#### TASK DETAILS
Rewrite the lines from the line containing "How far asunder" up to and including the line containing "[195,413] < [294,171] < [407,130]", replacing "sneaker" with "shoe" and changing nothing else.
* * * *
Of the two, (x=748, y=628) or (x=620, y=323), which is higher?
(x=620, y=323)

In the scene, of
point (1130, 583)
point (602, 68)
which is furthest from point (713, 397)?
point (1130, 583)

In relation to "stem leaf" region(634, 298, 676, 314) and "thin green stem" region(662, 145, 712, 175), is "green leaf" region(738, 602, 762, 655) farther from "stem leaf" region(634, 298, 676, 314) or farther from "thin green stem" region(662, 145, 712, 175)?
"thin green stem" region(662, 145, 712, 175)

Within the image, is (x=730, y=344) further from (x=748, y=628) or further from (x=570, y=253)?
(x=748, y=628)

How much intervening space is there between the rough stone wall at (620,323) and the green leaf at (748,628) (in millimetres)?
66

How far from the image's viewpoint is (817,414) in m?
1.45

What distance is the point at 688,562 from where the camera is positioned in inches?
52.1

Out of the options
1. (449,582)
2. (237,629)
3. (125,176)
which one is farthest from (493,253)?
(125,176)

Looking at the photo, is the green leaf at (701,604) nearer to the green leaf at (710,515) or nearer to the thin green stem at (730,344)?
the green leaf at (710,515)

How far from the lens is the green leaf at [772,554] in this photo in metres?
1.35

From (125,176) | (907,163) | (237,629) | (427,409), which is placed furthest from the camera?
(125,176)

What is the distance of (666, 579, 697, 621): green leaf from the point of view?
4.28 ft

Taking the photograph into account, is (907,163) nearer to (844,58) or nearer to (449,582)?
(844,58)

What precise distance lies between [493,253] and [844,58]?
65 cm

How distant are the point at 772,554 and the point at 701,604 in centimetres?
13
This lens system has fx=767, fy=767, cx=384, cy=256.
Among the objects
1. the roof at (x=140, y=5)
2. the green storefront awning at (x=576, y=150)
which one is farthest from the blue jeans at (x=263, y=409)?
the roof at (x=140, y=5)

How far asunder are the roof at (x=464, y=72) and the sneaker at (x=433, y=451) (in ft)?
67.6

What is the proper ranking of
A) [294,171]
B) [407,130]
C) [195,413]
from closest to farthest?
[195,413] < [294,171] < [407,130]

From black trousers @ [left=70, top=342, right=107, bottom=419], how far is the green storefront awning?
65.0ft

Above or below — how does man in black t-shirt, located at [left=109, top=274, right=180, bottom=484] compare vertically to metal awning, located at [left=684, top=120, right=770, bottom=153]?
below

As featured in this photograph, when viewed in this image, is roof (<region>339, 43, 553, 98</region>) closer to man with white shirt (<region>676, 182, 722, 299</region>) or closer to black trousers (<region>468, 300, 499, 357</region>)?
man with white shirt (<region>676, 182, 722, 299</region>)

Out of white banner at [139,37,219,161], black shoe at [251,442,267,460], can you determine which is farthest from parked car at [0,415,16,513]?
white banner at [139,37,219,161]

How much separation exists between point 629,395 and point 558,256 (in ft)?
* * * *
#### TASK RESPONSE
How far asunder are the roof at (x=464, y=72) and the shoe at (x=433, y=451) (in ft)?
67.6

What is the proper ranking of
A) [294,171]
B) [407,130]
C) [195,413]
from closest to farthest?
[195,413] < [294,171] < [407,130]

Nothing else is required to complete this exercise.